Online-Redaktion: Wie zufrieden ist Hamburg mit der Schulverpflegung?

Gut gestaltete Schulverpflegung: zentrales Element guten Ganztags
Gut gestaltete Schulverpflegung: zentrales Element guten Ganztags © Fernando Soares Elb-Fotografie

Steffen: Das ist sehr unterschiedlich und hängt von den Rahmenbedingungen und Bedürfnissen ab. Vor zehn Jahren gab es gefühlt mehr Kritik am schulischen Essen als heute. Hamburg ermöglicht als einziges Bundesland eine freihändige Vergabe durch die einzelne Schule in Form einer Dienstleistungskonzession: Die Caterer machen die Verträge direkt mit den Eltern, nicht mit den Schulen. Die Schulleitung schließt dann einen sogenannten Mustervertrag mit dem Caterer und überlässt ihm damit die Möglichkeit, in der Schule sein Essen anzubieten.

Aktuell sind etwa 60 Cateringunternehmen im Einsatz, wodurch auf die speziellen Bedürfnisse einzelner Schulen besser reagiert werden kann, als wenn ein Caterer 200 Schulen beliefern würde. Die persönliche Bindung zwischen Schulleitungen, Caterern und Gästen ist enger, und das ermöglicht mehr Qualität. Das ist einer der Punkte, warum Hamburg so erfolgreich in der Schulverpflegung ist.

Online-Redaktion: Worauf ist zu achten, wenn man Qualität beim Schulessen haben will?  

Steffen: Die Qualität des schulischen Ganztags steht und fällt mit dem guten Miteinander von Schulbeschäftigten unterschiedlicher Professionen. Es läuft nicht, wenn jede Lehrkraft sich nur auf ihr Fach konzentriert, man muss innerhalb eines Teams funktionieren. Beim Ganztag kommen noch die Beschäftigten der Jugendhilfe dazu. Wichtig sind gemeinsames Planen, Konzepte, ein Ganztagsausschuss, Partizipation, Feedback und Vertrauen. Ohne die Kooperationsidee funktioniert Schule nicht und Ganztag schon mal gar nicht.
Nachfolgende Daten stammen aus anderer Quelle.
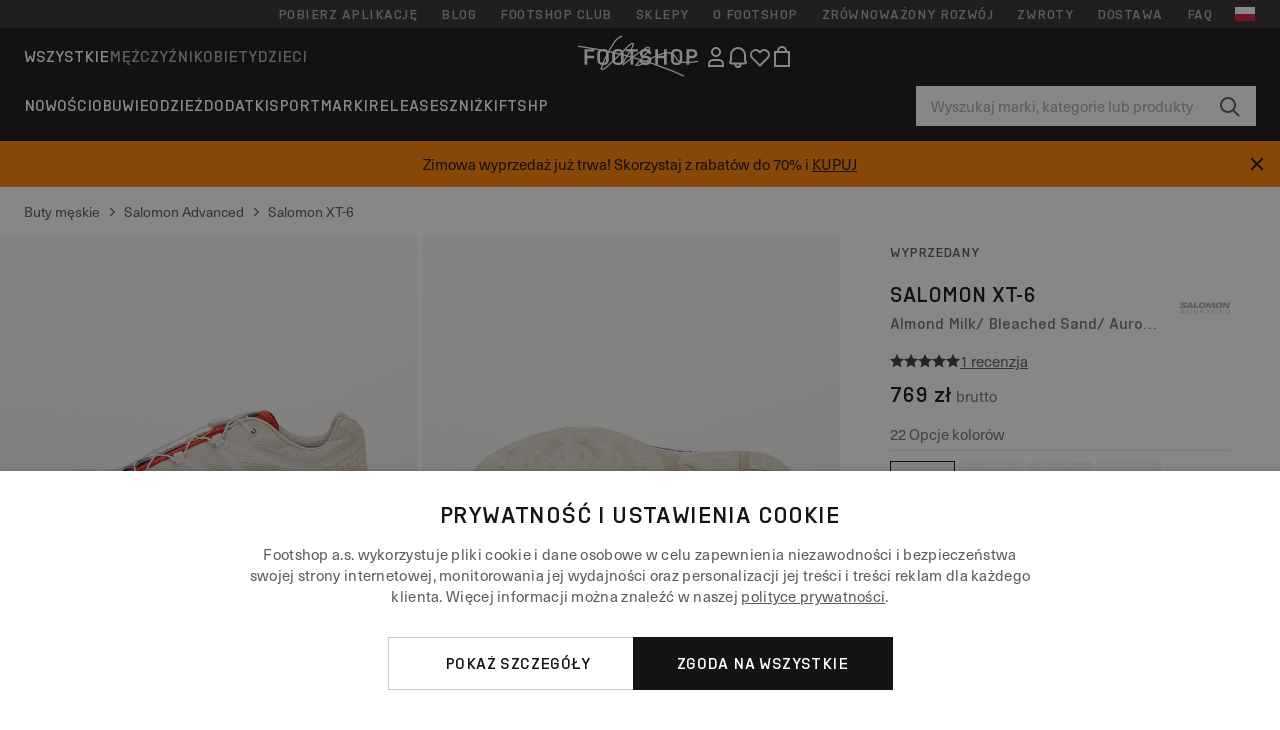

--- FILE ---
content_type: text/javascript
request_url: https://static.ftshp.digital/themes/default-bootstrap/dist/webpack/167.9ac64ce0126a76ad164c.min.js
body_size: 19
content:
(window.webpackJsonp=window.webpackJsonp||[]).push([[167],{OWdq:function(e,t,n){"use strict";n.r(t);var a=n("q1tI"),l=n.n(a);function r(){return(r=Object.assign||function(e){for(var t=1;t<arguments.length;t++){var n=arguments[t];for(var a in n)Object.prototype.hasOwnProperty.call(n,a)&&(e[a]=n[a])}return e}).apply(this,arguments)}t.default=({styles:e={},...t})=>l.a.createElement("svg",r({xmlns:"http://www.w3.org/2000/svg",width:"22",height:"22",viewBox:"0 0 22 22"},t),l.a.createElement("path",{opacity:".1",d:"M0 3h22v16H0z"}),l.a.createElement("path",{fill:"#dc143c",fillRule:"evenodd",d:"M1 18h20V4H1v14z"}),l.a.createElement("path",{fill:"#fff",fillRule:"evenodd",d:"M1 11h20V4H1v7z"}))}}]);
//# sourceMappingURL=167.9ac64ce0126a76ad164c.min.js.map

--- FILE ---
content_type: text/javascript
request_url: https://static.ftshp.digital/themes/default-bootstrap/dist/webpack/120.6cb0db028045aa9c7458.min.js
body_size: 1001
content:
(window.webpackJsonp=window.webpackJsonp||[]).push([[120],{ynjj:function(l,h,c){"use strict";c.r(h);var v=c("q1tI"),t=c.n(v);function m(){return(m=Object.assign||function(l){for(var h=1;h<arguments.length;h++){var c=arguments[h];for(var v in c)Object.prototype.hasOwnProperty.call(c,v)&&(l[v]=c[v])}return l}).apply(this,arguments)}h.default=({styles:l={},...h})=>t.a.createElement("svg",m({xmlns:"http://www.w3.org/2000/svg",viewBox:"0 0 22 22"},h),t.a.createElement("path",{d:"M4.525 9.516l.167 1H3.99l.535-1zm-.501-.484l-1.303 2.42h.868l.2-.452h.97l.067.452h.868l-.5-2.42h-1.17zm2.272 0l-.401 2.387h2.071l.1-.548H6.83l.268-1.839h-.802zm7.785 0l-.768 1.807h-.034l-.2-1.807h-1.07l-.935 2.387h.835l.602-1.71.2 1.71h.97l.768-1.677.133 1.677h.802l-.2-2.387H14.08zm7.184 0l-.3 1.742-.77-1.742H19.06l-.368 2.387h.802l.234-1.71.735 1.71h1.17L22 9.032h-.735zm-10.993 1.484l.134-.58c.066-.388-.067-.42-.502-.42-.434 0-.601.032-.668.42l-.133.58c-.067.387.066.42.5.42.435 0 .602-.033.669-.42zm-1.738.774c-.233-.129-.334-.354-.267-.71l.134-.709a.89.89 0 01.534-.71C9.203 9.032 9.57 9 9.971 9s.769 0 1.003.161c.233.13.334.355.267.71l-.134.71a.89.89 0 01-.534.71c-.268.128-.635.16-1.07.16-.434 0-.768 0-1.002-.16m9.155-.775l.134-.58c.067-.388-.067-.42-.501-.42-.435 0-.602.032-.669.42l-.133.58c-.067.387.067.42.501.42s.602-.033.668-.42zm-1.737.774c-.234-.129-.334-.354-.268-.71l.134-.709a.89.89 0 01.535-.71c.267-.129.635-.161 1.036-.161.4 0 .768 0 1.002.161.234.13.334.355.267.71l-.133.71a.89.89 0 01-.535.71c-.267.128-.635.16-1.07.16-.434 0-.768 0-1.002-.16M2.487 9c.434 0 .534.161.467.484l-.066.387h-.769v-.194c.067-.129.034-.16-.167-.193h-.668c-.134 0-.167.032-.167.097 0 .096 0 .129.2.225l1.203.581c.234.13.267.194.234.355v.226c-.134.355-.234.516-.735.516H.582c-.468 0-.635-.161-.568-.484l.067-.355h.735v.226c-.067.064-.033.129.067.129h.768c.134 0 .167 0 .167-.097s0-.129-.267-.226l-.902-.419c-.368-.161-.401-.29-.368-.516v-.226c.134-.387.268-.484.769-.484h1.403L2.487 9zm17.809 3.097h.702c.568 0 .768.193.768.58v.484c0 .387-.167.58-.768.58h-.702v-1.644zm.702 1.838c.5 0 .969-.096.969-.742v-.516c0-.612-.468-.742-.97-.742h-.902v2h.903zm-3.342-.967h1.203v-.162h-1.203v-.71h1.337v-.16h-1.537v2h1.604v-.162h-1.37V13l-.034-.032zm-2.238 1c.5 0 .969-.13.969-.613v-.097h-.2v.097c0 .258-.201.451-.77.451-.567 0-.768-.193-.768-.58v-.58c0-.388.167-.55.769-.55.601 0 .768.162.768.55v.064h.2v-.065c0-.58-.5-.71-.968-.71-.468 0-.97.097-.97.71v.613c0 .613.468.742.97.742m-2.272-.29l-1.337-1.775h-.3v2h.2v-1.774l1.336 1.774h.301v-2h-.2v1.775zM9.47 12.064l.501 1.226H8.97l.501-1.225zm1.002 1.871l-.835-2h-.334l-.835 2h.234l.2-.483h1.136l.2.483h.235zm-3.575-.129l-.768-1.87h-.234l.835 2h.334l.836-2h-.234l-.769 1.87zm-3.575-1.71h.702c.568 0 .768.194.768.581v.484c0 .387-.167.58-.768.58h-.702v-1.644zm.668 1.84c.502 0 .97-.097.97-.742v-.517c0-.612-.468-.742-.97-.742h-.902v2h.902zm-2.907-1.871l.502 1.225H.582l.501-1.225zm1.003 1.87l-.836-2H.916l-.835 2h.234l.2-.483h1.136l.2.483h.235z"}))}}]);
//# sourceMappingURL=120.6cb0db028045aa9c7458.min.js.map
Wenn es um die Schulverpflegung geht, kommt nun nochmal jemand aus einer ganz anderen Profession dazu, nämlich der Caterer. Nur wenn es gelingt, das alles zusammenzubringen, hat man Qualität. Sonst nicht. Ein Caterer kann noch so gut sein, wenn er auf Strukturen trifft, die nicht optimal für ihn sind. Hat er beispielsweise zu wenig Zeit, zu wenig Raum, zu wenig pädagogische Begleitung, kann auch der beste Caterer keine Qualität liefern.

Online-Redaktion: Also sagt die Schulverpflegung auch etwas über die Schule aus?

Steffen: Genauso ist es. Die Schulverpflegung ist ein Indikator. Es gibt eigentlich keine gute Schule mit schlechter Schulverpflegung, und es gibt keine gute Schulverpflegung ohne eine gute Schule drumherum. Gute Qualität bekommt man nur in der gemeinsamen Konzeption hin.

Online-Redaktion: Wo sind die Fallstricke bei der Schulverpflegung, was sollte vermieden werden?

Steffen: Wenn Schülerinnen und Schüler in langen Schlangen vor der Mensa warten müssen, jeden Tag aufs Neue, das ist ein gutes Beispiel, wie es nicht laufen sollte. Das bekommt der Caterer mit und auch die pädagogische Begleitung. Wenn das im Ganztagsausschuss eingebracht wird und die Reaktion ist, „das können wir nicht ändern“, läuft etwas schief.

Die Qualität des Ganztags steht und fällt mit dem guten Miteinander
Die Qualität des Ganztags steht und fällt mit dem guten Miteinander © Fernando Soares Elb-Fotografie

Oder wenn die pädagogische Begleitung sich beschwert, dass es nie Salat gibt, womöglich weil an der Salatbar nur eine Person steht und schnippelt, der Caterer für dieses Problem aber nicht erreichbar ist. Auch hier läuft etwas schief. Ein Player nimmt etwas wahr, der andere ignoriert das, so funktioniert es nicht. Alle Player müssen sich in die anderen hineindenken, sonst gibt es keine Qualität.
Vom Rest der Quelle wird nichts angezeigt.